-------- EXTRACT PROVIDED --------

Search

Kubernetes Fundamentals, Part 5: Working with Kubernetes Volumes

There are many advantages to using containers to run applications. However, ease of storage is certainly not one of them. To do its job, a container must have a temporary file system. But when a container shuts down, any changes made to its file system are lost. A side effect of easily fungible containers is that they lack an inherent concept of persistence.

While Docker has solved this issue with mount points from the host, on Kubernetes we face more difficulties along the way. The smallest deployable unit of computing in Kubernetes is a Pod. Multiple instances of a Pod may be hosted on multiple physical machines. Even worse, different containers might run in the same Pod but access the same storage.

In this post, we’ll discuss two tools Kubernetes offers to help solve storage issues: volumes and persistent volumes. We’ll cover how and why you’d use each.

About Kubernetes volumes

Volumes offer storage shared between all containers in a Pod. This allows you to reliably use the same mounted file system with multiple services running in the same Pod. This is, however, not automatic. Containers that want to use a volume have to specify which volume they want to use, and where to mount it in the container’s file system.

Additionally, volumes come with a clearly defined lifetime. They are bound to the lifecycle of the Pod they belong to. As long as the Pod is active, the volume is there, too. However, when you restart the Pod, the volume gets reset. If this is not what you want, you should either use persistent volumes (discussed in the next section) or change your application’s logic to accommodate this behavior appropriately.

While Kubernetes only cares about the formal definition of a volume, you also need to have a real (physical) file system allocated somewhere. This is where Kubernetes goes beyond what Docker offers. While Docker only maps a path from the host to the container, Kubernetes allows essentially anything as long as there is a proper provider for the storage.

You could use cloud options such as Amazon Elastic Block Store (EBS) or Azure Blob Storage, or open-source solutions such as Ceph. Using something as simple and generic as NFS is possible, too. If you want to use something similar to Docker’s mount path, you can fall back to the hostPath volume type.

So how do you create these volumes? You do so in the Pod definition.

Working with volumes

For example, consider creating a new Pod called sharedvolumeexample using two containers—both just sleeping. Using the volumes key, you can describe your volumes to be used within the containers.

				
					kind: Pod
apiVersion: v1
metadata:
  name: sharedvolumeexample
spec:
  containers:
  - name: c1
    image: centos:7
    command:
      - "bin/bash"
      - "-c"
      - "sleep 10000"
    volumeMounts:
      - name: xchange
        mountPath: "/tmp/xchange"
  - name: c2
    image: centos:7
    command:
      - "bin/bash"
      - "-c"
      - "sleep 10000"
    volumeMounts: 
      - name: xchange
        mountPath: "/tmp/data"
volumes:
- name: xchange
  emptyDir: {}
				
			

To use a volume in a container, you need to specify volumeMounts as shown above. The mountPath key describes the volume access path.

-------- EXCERPTED DATA --------

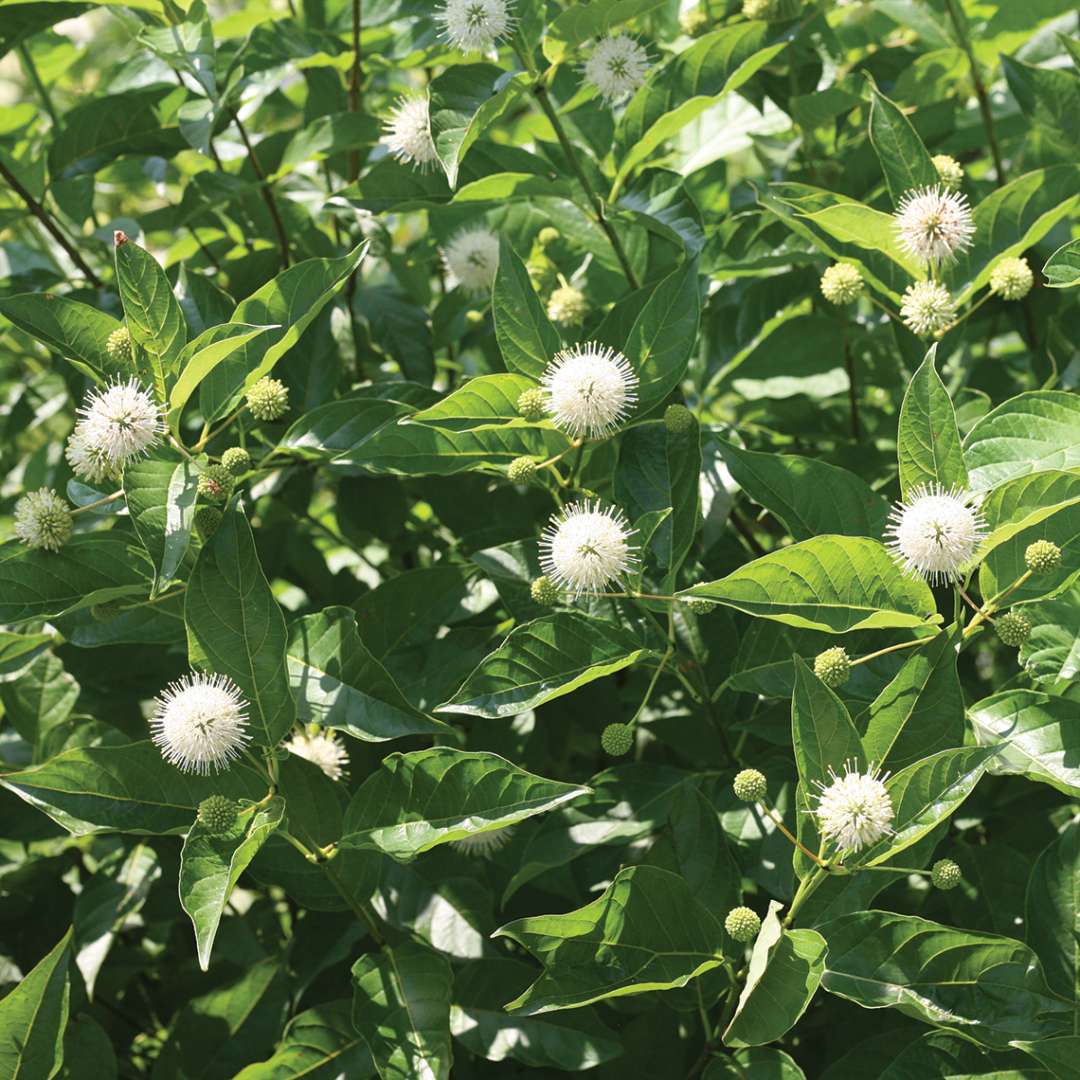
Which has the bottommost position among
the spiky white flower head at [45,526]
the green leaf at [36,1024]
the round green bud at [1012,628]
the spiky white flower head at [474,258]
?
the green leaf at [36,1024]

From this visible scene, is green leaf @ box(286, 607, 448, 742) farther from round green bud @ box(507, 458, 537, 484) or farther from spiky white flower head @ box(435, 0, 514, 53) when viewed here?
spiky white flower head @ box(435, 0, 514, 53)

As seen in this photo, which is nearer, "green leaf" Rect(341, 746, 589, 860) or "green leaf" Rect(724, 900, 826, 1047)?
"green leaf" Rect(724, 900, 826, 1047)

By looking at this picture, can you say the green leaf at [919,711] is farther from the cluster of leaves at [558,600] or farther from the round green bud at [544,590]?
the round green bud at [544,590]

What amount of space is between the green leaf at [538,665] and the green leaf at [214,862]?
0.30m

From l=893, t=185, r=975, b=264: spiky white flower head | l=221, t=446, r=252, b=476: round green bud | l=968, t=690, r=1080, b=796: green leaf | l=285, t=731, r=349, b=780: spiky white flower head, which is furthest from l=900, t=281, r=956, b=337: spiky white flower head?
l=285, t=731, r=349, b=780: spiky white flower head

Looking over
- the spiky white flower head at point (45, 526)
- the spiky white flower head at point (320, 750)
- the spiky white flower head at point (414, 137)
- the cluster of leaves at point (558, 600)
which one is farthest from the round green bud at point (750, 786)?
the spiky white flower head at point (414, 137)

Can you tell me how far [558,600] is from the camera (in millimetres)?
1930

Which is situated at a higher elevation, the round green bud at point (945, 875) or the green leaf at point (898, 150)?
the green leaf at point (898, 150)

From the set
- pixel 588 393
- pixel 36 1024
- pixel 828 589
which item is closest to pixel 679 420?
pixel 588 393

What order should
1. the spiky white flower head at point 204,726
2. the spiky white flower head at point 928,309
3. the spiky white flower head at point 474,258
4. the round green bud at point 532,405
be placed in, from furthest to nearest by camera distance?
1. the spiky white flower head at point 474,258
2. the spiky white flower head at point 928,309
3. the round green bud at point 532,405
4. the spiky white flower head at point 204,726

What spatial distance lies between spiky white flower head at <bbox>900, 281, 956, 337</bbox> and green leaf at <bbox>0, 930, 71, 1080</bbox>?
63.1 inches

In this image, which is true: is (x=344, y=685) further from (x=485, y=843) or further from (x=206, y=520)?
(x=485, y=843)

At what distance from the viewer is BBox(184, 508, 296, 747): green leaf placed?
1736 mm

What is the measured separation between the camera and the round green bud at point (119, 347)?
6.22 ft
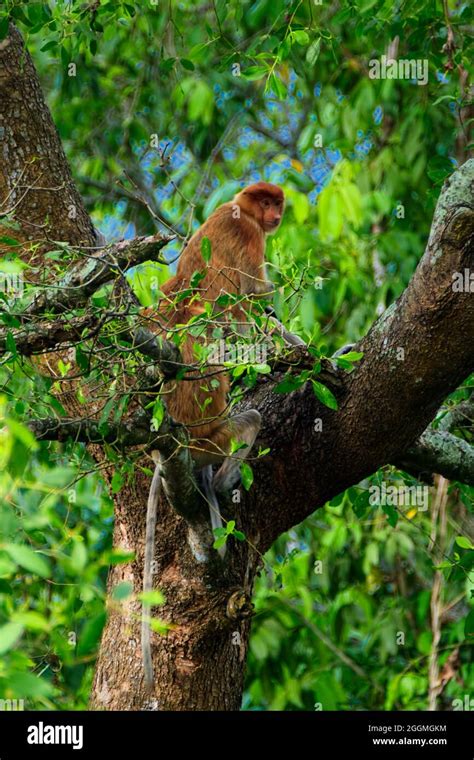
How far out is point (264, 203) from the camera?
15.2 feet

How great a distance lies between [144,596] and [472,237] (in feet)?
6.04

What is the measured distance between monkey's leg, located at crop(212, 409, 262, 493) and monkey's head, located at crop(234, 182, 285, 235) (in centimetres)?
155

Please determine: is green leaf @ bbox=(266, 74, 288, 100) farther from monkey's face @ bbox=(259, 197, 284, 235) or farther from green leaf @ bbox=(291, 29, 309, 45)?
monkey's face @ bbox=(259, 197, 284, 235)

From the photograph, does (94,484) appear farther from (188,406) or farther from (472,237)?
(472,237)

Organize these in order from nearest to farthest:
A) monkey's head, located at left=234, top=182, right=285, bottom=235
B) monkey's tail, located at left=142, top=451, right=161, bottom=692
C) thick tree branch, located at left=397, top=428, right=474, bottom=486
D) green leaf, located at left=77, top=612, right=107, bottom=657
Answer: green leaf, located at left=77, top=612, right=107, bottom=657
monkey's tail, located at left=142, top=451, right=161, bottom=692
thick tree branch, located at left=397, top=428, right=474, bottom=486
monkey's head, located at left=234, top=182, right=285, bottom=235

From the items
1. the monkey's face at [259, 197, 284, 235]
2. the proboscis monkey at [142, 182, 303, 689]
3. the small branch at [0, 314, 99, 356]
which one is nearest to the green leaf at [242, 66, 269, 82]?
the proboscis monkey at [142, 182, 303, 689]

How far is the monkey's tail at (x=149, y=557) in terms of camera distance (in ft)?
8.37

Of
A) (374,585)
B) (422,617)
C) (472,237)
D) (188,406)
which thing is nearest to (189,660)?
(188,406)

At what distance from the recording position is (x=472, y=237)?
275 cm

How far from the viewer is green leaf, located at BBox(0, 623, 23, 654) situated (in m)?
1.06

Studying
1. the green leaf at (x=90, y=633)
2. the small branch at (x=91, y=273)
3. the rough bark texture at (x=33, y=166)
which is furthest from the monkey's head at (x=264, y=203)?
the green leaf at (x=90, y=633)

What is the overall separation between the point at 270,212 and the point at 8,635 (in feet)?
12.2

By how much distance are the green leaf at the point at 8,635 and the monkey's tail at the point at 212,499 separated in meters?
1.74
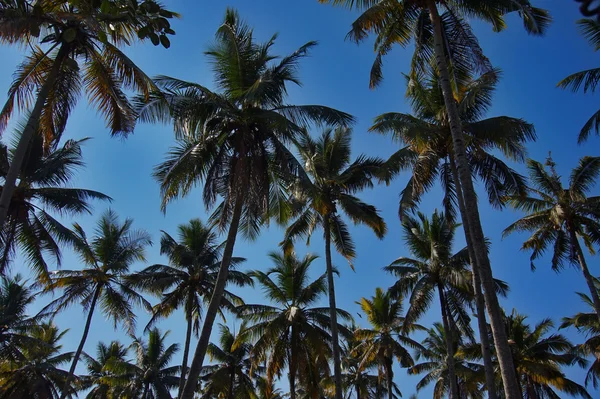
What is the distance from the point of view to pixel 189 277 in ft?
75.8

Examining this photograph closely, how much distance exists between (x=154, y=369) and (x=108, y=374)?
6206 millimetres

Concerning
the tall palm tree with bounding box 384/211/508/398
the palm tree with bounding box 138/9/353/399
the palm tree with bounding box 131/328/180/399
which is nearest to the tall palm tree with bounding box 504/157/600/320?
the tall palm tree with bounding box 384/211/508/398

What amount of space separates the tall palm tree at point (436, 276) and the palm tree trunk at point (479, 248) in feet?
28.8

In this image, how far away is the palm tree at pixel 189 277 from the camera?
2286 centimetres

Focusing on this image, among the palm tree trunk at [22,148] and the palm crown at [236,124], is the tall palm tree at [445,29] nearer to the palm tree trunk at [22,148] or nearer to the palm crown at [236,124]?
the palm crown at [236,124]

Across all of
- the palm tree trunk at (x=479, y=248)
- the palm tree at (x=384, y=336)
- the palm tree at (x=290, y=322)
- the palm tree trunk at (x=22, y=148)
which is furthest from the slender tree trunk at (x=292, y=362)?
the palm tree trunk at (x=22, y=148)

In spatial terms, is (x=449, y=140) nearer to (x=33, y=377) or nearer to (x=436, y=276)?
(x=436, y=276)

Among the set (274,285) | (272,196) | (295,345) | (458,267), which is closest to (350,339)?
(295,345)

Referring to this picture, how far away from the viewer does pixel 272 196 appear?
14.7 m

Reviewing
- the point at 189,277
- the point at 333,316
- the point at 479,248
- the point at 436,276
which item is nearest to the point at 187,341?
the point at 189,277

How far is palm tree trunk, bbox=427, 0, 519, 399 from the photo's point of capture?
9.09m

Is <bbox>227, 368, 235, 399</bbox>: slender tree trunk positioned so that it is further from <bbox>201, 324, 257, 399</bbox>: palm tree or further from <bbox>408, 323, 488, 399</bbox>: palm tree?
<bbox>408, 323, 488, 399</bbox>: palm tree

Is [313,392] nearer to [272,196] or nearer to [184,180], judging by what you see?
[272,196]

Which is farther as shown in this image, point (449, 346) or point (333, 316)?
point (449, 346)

--------
-------- EXCERPTED DATA --------

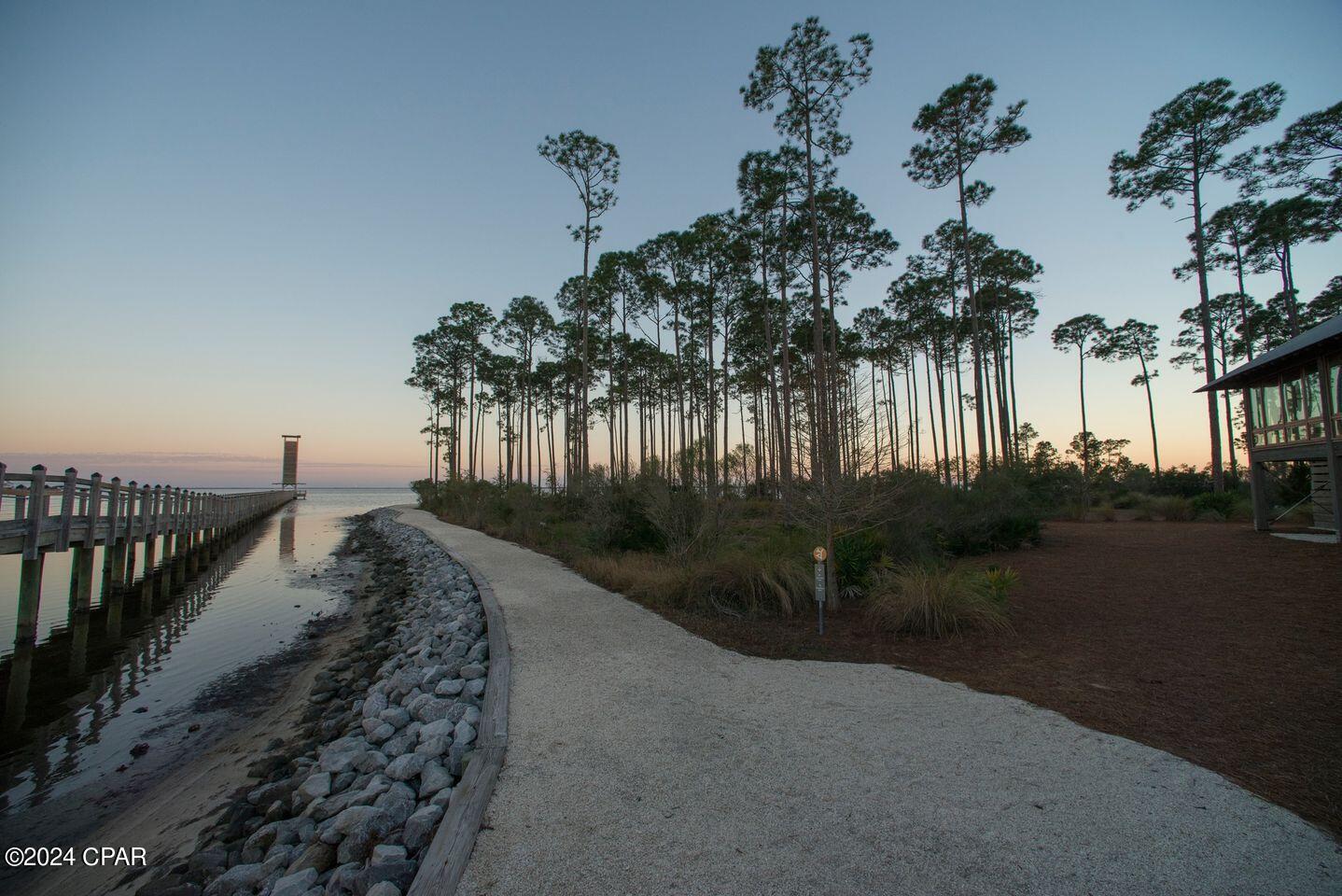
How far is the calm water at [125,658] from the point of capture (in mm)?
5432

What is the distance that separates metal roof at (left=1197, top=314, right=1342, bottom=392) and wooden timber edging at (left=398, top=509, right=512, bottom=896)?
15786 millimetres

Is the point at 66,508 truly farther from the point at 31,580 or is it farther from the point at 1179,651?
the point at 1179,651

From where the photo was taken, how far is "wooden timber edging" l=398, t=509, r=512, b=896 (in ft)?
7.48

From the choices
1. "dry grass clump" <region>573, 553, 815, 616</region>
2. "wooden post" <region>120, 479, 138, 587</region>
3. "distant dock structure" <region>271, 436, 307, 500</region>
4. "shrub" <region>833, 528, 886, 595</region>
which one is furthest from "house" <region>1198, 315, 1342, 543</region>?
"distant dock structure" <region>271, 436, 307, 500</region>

--------
-------- EXCERPTED DATA --------

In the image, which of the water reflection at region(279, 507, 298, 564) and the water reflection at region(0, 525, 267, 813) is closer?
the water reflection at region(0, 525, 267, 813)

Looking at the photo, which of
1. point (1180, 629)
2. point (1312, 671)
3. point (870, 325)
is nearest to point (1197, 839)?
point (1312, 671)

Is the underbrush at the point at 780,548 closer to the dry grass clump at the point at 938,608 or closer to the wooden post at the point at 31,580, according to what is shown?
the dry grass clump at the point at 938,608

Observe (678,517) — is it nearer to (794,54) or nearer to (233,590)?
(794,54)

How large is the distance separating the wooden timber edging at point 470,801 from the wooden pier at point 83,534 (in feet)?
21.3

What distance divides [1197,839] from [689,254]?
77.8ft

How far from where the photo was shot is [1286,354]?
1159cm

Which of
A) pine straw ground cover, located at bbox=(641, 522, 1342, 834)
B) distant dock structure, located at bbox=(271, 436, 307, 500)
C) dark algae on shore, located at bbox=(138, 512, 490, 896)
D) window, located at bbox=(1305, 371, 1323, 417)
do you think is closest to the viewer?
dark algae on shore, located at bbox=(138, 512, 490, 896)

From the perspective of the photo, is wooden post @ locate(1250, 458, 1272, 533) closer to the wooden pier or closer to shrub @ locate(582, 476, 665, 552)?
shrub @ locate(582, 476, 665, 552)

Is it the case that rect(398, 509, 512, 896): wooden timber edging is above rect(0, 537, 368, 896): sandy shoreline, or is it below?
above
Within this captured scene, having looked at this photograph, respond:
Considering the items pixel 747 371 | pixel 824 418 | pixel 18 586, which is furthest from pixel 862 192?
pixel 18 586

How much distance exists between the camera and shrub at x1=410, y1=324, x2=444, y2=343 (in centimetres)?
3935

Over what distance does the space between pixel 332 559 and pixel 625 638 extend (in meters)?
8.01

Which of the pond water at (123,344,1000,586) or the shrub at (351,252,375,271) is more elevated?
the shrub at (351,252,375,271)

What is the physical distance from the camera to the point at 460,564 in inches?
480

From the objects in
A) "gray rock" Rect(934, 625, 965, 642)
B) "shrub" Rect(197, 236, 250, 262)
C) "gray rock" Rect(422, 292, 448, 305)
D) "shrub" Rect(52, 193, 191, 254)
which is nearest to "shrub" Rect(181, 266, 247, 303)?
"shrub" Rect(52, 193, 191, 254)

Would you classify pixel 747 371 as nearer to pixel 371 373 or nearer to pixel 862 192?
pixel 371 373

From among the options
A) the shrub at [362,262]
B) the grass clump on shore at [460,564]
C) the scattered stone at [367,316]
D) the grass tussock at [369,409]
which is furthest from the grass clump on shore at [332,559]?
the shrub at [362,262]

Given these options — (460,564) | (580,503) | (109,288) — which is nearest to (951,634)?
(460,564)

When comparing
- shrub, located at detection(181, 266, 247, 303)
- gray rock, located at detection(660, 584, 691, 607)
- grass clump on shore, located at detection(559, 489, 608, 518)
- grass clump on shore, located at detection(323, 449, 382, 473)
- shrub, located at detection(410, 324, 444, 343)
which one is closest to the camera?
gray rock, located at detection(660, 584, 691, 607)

--------

### [EXERCISE OBJECTIVE]
According to the article on Kubernetes volumes, what happens to a volume when you restart the Pod it belongs to?

### [COMPLETE ANSWER]
The volume gets reset.